Animal traceability is a hot topic, and ag officials in a number of states are reviewing rules on the issue. Just before Christmas, the Washington State Department of Agriculture filed notice of intent to update livestock identification rules to specifically require radio frequency identification on cattle that right now require only metal tags.
Washington state knows cattle traceability is important. The site of the first cow identified with bovine spongiform encephalopathy in 2003, the state has ramped up its cattle traceability efforts over the years. This latest update would require USDA RFID tags for the following instances:
• when female cattle receive brucellosis vaccinations
• when bulls are sampled for trichomoniasis
• on all sexually active cattle and bison over 18 months of age presented for sale at a public livestock market
Current rules already require official identification in these cases, but allow use of metal ID tags. Those metal tags would be swapped for RFID tags with these proposed rule changes.

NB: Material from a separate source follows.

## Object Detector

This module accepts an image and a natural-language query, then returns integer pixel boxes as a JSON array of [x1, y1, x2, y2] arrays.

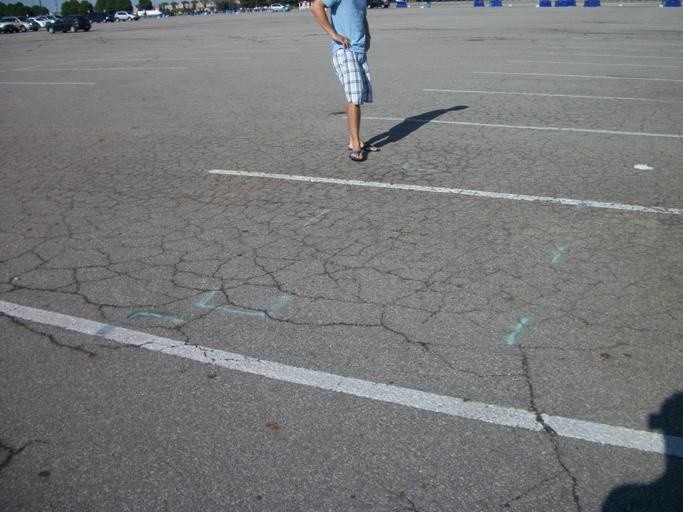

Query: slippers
[[348, 143, 380, 161]]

In commenting on the new rules, Brian Joseph, Washington state veterinarian, notes that updating the rules to add RFID devices helps strengthen the state’s animal disease traceability system. “The livestock industry could be devastated by a disease outbreak if WSDA and the USDA were unable to contain it quickly — something that an effective animal disease traceability program can help us accomplish,” he says.
WSDA is proposing to amend WAC 16-86 Cattle and Bison Disease, and WAC 16-604 Public Livestock Markets, with these changes. The paper work filed involves CR 101 documents, which is the first step in changing the Washington Administrative Code.
USDA expects all states to show continued progress in implementing a robust animal disease traceability program. An effective program provides for rapid tracking of animal movements during a disease outbreak and increases consumer confidence. Adding RFID, according to the agency, shows the state continues to move forward with its development of a statewide ADT system, with the end goal being all cattle identified with RFID before leaving a Washington premise.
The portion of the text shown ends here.